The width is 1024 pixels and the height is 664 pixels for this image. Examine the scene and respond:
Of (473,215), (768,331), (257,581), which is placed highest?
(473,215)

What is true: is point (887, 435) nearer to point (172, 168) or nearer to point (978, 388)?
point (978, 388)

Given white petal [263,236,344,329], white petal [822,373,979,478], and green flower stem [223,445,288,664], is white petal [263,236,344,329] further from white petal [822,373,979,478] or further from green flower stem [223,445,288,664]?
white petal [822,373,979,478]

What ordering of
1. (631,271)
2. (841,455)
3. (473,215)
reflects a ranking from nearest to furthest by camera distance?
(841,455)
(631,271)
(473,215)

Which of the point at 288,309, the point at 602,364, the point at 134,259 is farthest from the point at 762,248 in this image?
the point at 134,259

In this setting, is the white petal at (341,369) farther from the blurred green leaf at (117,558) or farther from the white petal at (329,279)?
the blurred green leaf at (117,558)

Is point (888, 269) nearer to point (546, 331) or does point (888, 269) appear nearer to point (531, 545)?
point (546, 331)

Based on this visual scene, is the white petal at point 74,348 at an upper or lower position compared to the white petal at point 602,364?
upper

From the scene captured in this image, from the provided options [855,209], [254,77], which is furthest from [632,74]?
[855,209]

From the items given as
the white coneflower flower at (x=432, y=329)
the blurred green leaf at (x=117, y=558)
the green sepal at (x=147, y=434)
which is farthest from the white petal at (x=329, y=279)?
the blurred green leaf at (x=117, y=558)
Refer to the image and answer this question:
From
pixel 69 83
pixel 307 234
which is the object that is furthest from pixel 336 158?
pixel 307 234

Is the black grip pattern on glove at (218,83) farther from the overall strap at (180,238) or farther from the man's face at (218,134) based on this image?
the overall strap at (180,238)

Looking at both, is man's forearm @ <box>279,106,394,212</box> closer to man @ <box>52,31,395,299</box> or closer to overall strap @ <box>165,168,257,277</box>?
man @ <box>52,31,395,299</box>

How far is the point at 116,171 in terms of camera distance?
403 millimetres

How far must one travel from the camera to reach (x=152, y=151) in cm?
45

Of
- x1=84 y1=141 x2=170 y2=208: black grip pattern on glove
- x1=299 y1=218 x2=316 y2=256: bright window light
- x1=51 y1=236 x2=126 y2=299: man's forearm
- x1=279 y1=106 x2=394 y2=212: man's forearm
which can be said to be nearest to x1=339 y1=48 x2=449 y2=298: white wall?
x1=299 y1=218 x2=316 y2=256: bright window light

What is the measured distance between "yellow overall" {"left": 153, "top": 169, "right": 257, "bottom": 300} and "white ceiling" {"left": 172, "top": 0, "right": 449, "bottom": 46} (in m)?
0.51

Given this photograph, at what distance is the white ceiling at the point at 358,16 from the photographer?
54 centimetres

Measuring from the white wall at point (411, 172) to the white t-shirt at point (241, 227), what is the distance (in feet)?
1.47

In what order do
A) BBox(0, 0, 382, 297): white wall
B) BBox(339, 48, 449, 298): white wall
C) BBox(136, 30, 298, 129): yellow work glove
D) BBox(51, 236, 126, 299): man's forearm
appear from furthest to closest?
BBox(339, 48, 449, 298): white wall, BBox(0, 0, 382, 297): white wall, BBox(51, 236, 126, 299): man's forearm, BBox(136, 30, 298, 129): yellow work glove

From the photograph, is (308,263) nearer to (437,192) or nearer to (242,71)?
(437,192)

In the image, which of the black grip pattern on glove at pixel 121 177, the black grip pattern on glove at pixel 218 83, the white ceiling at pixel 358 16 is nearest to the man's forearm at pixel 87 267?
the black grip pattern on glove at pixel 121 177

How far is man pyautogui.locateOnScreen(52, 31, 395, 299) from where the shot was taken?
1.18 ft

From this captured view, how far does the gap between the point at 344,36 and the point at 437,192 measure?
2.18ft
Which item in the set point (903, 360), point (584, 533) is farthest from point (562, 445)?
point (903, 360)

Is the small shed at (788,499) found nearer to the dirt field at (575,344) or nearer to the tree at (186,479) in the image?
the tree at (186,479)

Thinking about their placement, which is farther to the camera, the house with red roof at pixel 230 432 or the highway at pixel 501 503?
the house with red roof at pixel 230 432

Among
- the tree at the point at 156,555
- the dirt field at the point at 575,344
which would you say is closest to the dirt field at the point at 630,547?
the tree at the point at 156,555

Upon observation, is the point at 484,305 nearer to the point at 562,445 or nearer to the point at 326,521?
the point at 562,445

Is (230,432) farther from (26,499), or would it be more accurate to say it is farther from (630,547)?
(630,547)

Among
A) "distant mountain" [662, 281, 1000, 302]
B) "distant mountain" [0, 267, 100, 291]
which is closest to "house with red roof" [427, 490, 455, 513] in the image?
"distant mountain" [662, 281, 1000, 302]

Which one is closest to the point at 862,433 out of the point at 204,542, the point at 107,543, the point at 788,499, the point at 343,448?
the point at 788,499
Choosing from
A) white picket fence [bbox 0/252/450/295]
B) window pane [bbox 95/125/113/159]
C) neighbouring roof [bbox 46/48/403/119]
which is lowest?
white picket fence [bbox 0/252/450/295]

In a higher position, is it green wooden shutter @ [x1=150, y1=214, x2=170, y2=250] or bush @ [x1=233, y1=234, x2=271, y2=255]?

★ ★ ★ ★ ★

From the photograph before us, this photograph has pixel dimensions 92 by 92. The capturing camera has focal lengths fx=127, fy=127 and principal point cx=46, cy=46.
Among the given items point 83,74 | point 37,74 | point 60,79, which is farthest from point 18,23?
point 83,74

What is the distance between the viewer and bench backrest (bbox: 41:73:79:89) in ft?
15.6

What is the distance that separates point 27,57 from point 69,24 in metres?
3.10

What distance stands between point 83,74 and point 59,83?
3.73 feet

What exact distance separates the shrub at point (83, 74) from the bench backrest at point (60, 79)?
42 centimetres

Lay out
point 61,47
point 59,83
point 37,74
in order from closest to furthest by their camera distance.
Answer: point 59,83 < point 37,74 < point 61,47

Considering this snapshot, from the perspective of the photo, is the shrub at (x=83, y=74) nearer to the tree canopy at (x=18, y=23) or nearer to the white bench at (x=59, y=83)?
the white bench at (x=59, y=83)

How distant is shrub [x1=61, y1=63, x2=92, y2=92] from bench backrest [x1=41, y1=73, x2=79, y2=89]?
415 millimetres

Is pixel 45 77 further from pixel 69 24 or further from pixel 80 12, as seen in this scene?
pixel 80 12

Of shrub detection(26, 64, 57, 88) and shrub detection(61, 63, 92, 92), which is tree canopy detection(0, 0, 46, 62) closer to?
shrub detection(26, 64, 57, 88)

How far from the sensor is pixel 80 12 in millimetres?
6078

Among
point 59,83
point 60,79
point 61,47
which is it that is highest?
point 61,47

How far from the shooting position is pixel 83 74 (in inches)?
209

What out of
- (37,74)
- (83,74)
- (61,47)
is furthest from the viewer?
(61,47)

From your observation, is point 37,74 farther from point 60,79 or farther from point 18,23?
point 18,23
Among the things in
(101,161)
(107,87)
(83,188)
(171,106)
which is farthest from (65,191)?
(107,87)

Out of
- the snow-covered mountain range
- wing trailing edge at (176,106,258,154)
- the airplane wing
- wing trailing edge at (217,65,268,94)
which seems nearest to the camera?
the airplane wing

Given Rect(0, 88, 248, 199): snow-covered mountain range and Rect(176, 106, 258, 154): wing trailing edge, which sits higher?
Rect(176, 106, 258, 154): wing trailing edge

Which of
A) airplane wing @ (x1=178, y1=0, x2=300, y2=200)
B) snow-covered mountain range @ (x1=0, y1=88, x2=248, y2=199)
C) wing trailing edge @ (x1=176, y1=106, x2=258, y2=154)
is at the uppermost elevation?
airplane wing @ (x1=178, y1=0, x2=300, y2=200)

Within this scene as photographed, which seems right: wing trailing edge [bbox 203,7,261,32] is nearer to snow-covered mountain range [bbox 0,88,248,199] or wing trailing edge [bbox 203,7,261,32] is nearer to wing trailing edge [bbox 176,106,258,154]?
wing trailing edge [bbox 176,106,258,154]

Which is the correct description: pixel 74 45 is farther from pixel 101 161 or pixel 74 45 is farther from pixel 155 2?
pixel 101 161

★ ★ ★ ★ ★

● **Stated goal**:
Copy out again, word for word, the stretch of material from the line containing "From the scene" through the line containing "403 millimetres", with both ends included.

● **Answer to the problem**:
From the scene captured in this image, from the provided options [855,209], [254,77], which is furthest from [632,74]?
[855,209]

From the items given as
the white coneflower flower at (x=432, y=329)
the blurred green leaf at (x=117, y=558)
the green sepal at (x=147, y=434)
which is farthest from the white petal at (x=329, y=279)?
the blurred green leaf at (x=117, y=558)
Refer to the image and answer this question:
From
pixel 69 83
pixel 307 234
which is the object that is furthest from pixel 336 158?
pixel 307 234

Is the black grip pattern on glove at (218,83) farther from the overall strap at (180,238) or farther from the man's face at (218,134) based on this image?
the overall strap at (180,238)

Looking at both, is man's forearm @ <box>279,106,394,212</box> closer to man @ <box>52,31,395,299</box> or closer to overall strap @ <box>165,168,257,277</box>?
man @ <box>52,31,395,299</box>

How far is the point at 116,171 in terms of camera distance?
403 millimetres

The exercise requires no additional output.